Car le seul vrai sujet d’un film reste ses sujets, ceux qui le font, et non la question qu’on prétend y traiter, même en toute bonne foi téléramesque. Les vraies vérités, on le sait, demeurent feuilletées, tordues, et le documentariste doit apprendre à charmer le banal, à tordre à son tour son regard pour épeler la complexité du réel. Brüder der Nacht y parvient, par queerisation du dispositif documentaire, et ainsi touche par éclats sidérants le nerf de notre époque. […] Aussi hachurée et fragmentaire qu’elle soit, par la grâce d’un montage délicat, la fiction trouée du film finit donc par construire des caractères hybrides, âprement négociés entre les sujets documentaires et leurs personnages pour de faux. Mais ce qui dérange et bouleverse à mesure que s’égrène le chapelet de happening des Brüder der Nacht, c’est qu’en fin de compte, l’enjeu documentaire finit par l’emporter, et par transcender l’apparat Kenneth Anger et sa scénarisation home-made. Non seulement nous aurons partagé la condition aussi tragique que banale de jeunes prostitués roms dans la Vienne hypermoderne, mais nous aurons aussi participé avec eux d’une œuvre d’art, d’une production de beauté nouvelle. Une beauté que le bon droit documentaire leur refuse le plus souvent, que les fictions plaintives pavent immanquablement de bonnes intentions contrites. Dans l’entre-deux contre-fictionnel du film de Patric Chiha (austro-libanais, ça ne s’invente pas!), elle éclate de partout, la beauté cachée des Brüders et de leur nuit Mittle-Europa.

**CONSIGNE**
Extrayez intégralement, mot pour mot, la critique du film Brüder der Nacht.

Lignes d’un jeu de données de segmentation
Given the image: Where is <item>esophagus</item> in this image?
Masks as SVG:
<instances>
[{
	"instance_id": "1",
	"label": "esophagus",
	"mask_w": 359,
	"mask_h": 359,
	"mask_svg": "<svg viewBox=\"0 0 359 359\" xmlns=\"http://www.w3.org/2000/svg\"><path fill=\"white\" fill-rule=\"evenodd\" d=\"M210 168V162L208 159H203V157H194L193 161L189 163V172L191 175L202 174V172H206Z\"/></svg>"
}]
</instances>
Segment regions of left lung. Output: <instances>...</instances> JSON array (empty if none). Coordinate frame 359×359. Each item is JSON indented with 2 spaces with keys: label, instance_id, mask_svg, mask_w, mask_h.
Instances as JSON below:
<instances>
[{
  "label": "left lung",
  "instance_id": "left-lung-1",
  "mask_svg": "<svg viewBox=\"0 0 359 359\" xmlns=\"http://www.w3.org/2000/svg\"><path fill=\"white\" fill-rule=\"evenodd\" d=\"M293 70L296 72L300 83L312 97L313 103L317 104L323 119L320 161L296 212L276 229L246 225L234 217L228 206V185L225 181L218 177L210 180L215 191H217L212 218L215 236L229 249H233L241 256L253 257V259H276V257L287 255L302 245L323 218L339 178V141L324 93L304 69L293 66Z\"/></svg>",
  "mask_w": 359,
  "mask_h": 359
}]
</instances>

**RÉPONSE FINALE**
Car le seul vrai sujet d’un film reste ses sujets, ceux qui le font, et non la question qu’on prétend y traiter, même en toute bonne foi téléramesque. Les vraies vérités, on le sait, demeurent feuilletées, tordues, et le documentariste doit apprendre à charmer le banal, à tordre à son tour son regard pour épeler la complexité du réel. Brüder der Nacht y parvient, par queerisation du dispositif documentaire, et ainsi touche par éclats sidérants le nerf de notre époque. […] Aussi hachurée et fragmentaire qu’elle soit, par la grâce d’un montage délicat, la fiction trouée du film finit donc par construire des caractères hybrides, âprement négociés entre les sujets documentaires et leurs personnages pour de faux. Mais ce qui dérange et bouleverse à mesure que s’égrène le chapelet de happening des Brüder der Nacht, c’est qu’en fin de compte, l’enjeu documentaire finit par l’emporter, et par transcender l’apparat Kenneth Anger et sa scénarisation home-made. Non seulement nous aurons partagé la condition aussi tragique que banale de jeunes prostitués roms dans la Vienne hypermoderne, mais nous aurons aussi participé avec eux d’une œuvre d’art, d’une production de beauté nouvelle. Une beauté que le bon droit documentaire leur refuse le plus souvent, que les fictions plaintives pavent immanquablement de bonnes intentions contrites. Dans l’entre-deux contre-fictionnel du film de Patric Chiha (austro-libanais, ça ne s’invente pas!), elle éclate de partout, la beauté cachée des Brüders et de leur nuit Mittle-Europa.